_Tarefas_
• a. Repita todo o trecho do texto sobre a primeira-dama Janja que vai de "O tradicionalismo do" até "Silva, a Janja.".
• b. No texto sobre a primeira-dama Janja, com quais dois adjetivos Regina Ribeiro qualifica o editorial publicado em novembro pelo jornal Estado de São Paulo?
• c. Dê prosseguimento ao texto sobre a primeira-dama Janja a partir do ponto em que ele termina.

_Página_
◆ ◆ ◆ ◆ ◆
As atividades de Janja, atual primeira-dama, não se distanciam muito das desempenhadas por suas antecessoras. Contudo, é inegável que sua presença na mídia tem sido mais constante, o que, como aponta a especialista Monalisa Soares, pode atrair um aumento nas críticas.
Para a jornalista Hebely Rebouças, a exposição pública de Janja a torna vulnerável às críticas, mas ela destaca que, em muitos casos, a mídia erra ao dar dimensões exageradas a determinadas situações. “É natural que suas ações sejam noticiadas, mas o problema está no tratamento desproporcional que elas recebem”, observa.
De acordo com as entrevistadas, há uma combinação de fatores que explicam o foco constante em Janja. Além da estrutura tradicionalmente patriarcal da sociedade, que coloca a imagem masculina como central, há também um descontentamento com o papel e as funções que ela ocupa como primeira-dama, intensificadas pelo apelo midiático, o que impulsiona os ataques que recebe.
>> Ponto de vista
Por Regina Ribeiro*
A escritora Danuza Leão causou um rebuliço com a crônica “Entre Aspas” em que chamava dona Marisa Letícia, primeira mulher do presidente Lula, de cafona, aliás o casal. O motivo foi uma festa junina, em 2004, durante o primeiro mandato do petista.
O tradicionalismo do “arrariá” presidencial ofendeu a socialite paulistana, ex-modelo, ex-mulher de Samuel Wainer, poderoso homem da mídia brasileira de meados do século passado, irmã da adorada cantora Nara Leão, ícone da Bossa Nova. Danuza chamou a festa de dona Marisa de “breguice e jeca”. Disse que Lula e o governo eram autoritários por ter pedido aos convidados para irem vestidos a caráter à festa caipira.
A reação foi certa. Houve muitas réplicas. Danuza explicitou seu preconceito de classe, disseram uns. Expôs o que a elite paulista tinha em mente, disseram outros. Ela nunca se desculpou e continuou considerando o governo Lula brega. Nunca poderia imaginar que acharia a Danusa inofensiva diante do que eu vejo acontecer com a socióloga primeira-dama Rosangela Lula da Silva, a Janja.
Bem diferente da dona Marisa, Janja expõe o que pensa, dá opinião no governo e fora dele, frequenta reuniões de Estado, escuta, faz mediações. É tida como “inconveniente" nos arredores políticos do presidente. A campanha de ódio contra a primeira-dama nas redes sociais é injustificável. Mas, não apenas nas redes sociais. O jornal Estado de São Paulo escreveu em novembro último um editorial praticamente mandando Janja calar a boca. Foi um dos piores textos que já li na vida contra uma mulher. Autoritário e misógino. Em janeiro de 2025, já publicou mais dois artigos contra a primeira-dama.
◆ ◆ ◆ ◆ ◆
_Informações registradas_
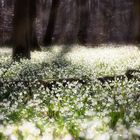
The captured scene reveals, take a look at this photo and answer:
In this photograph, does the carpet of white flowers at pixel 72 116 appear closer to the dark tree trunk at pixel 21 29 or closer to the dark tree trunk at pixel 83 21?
the dark tree trunk at pixel 21 29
◆ ◆ ◆ ◆ ◆
_Resultados_
• a.
O tradicionalismo do “arrariá” presidencial ofendeu a socialite paulistana, ex-modelo, ex-mulher de Samuel Wainer, poderoso homem da mídia brasileira de meados do século passado, irmã da adorada cantora Nara Leão, ícone da Bossa Nova. Danuza chamou a festa de dona Marisa de “breguice e jeca”. Disse que Lula e o governo eram autoritários por ter pedido aos convidados para irem vestidos a caráter à festa caipira.
A reação foi certa. Houve muitas réplicas. Danuza explicitou seu preconceito de classe, disseram uns. Expôs o que a elite paulista tinha em mente, disseram outros. Ela nunca se desculpou e continuou considerando o governo Lula brega. Nunca poderia imaginar que acharia a Danusa inofensiva diante do que eu vejo acontecer com a socióloga primeira-dama Rosangela Lula da Silva, a Janja.

• b. Autoritário e misógino.

• c.
O que mais me constrange, porém, é que boa parte dessa campanha de ódio massiva vem de mulheres. Na última semana, por exemplo, Janja foi comparada à Melania Trump em termos de elegância e estilo. Vi vários posts odiosos, desonestos, desinformativos contra a Janja em perfis femininos. Será que essas mulheres não percebem que quando fazem isso, estão atacando a si mesmas e sua condição feminina? Uma coisa é criticar o trabalho de uma mulher, outra bem diferente é atacá-la na sua condição de mulher.
A gente sabe que existe uma infinidade de perfis falsos por aí sendo alimentados por motivos pouco saudáveis. Será que as mulheres que atacam e xingam Janja nesses perfis desconfiam que tal prática faz grande mal à sociedade como um todo, quando apostam no ódio como possibilidade de existir no mundo?
Até pesquisas de opinião resultam em notícias ruins contra Janja. Desde quando primeira-dama é avaliada em pesquisas neste País? Por que essa mulher incomoda tanto e causa tanta reação? Até o momento, ela tem sido corajosa e firme. Apoiada por muitos. No entanto, percebo que estamos num momento ímpar da civilização (des)humana e acredito que ódio demais não pode resultar em boa coisa.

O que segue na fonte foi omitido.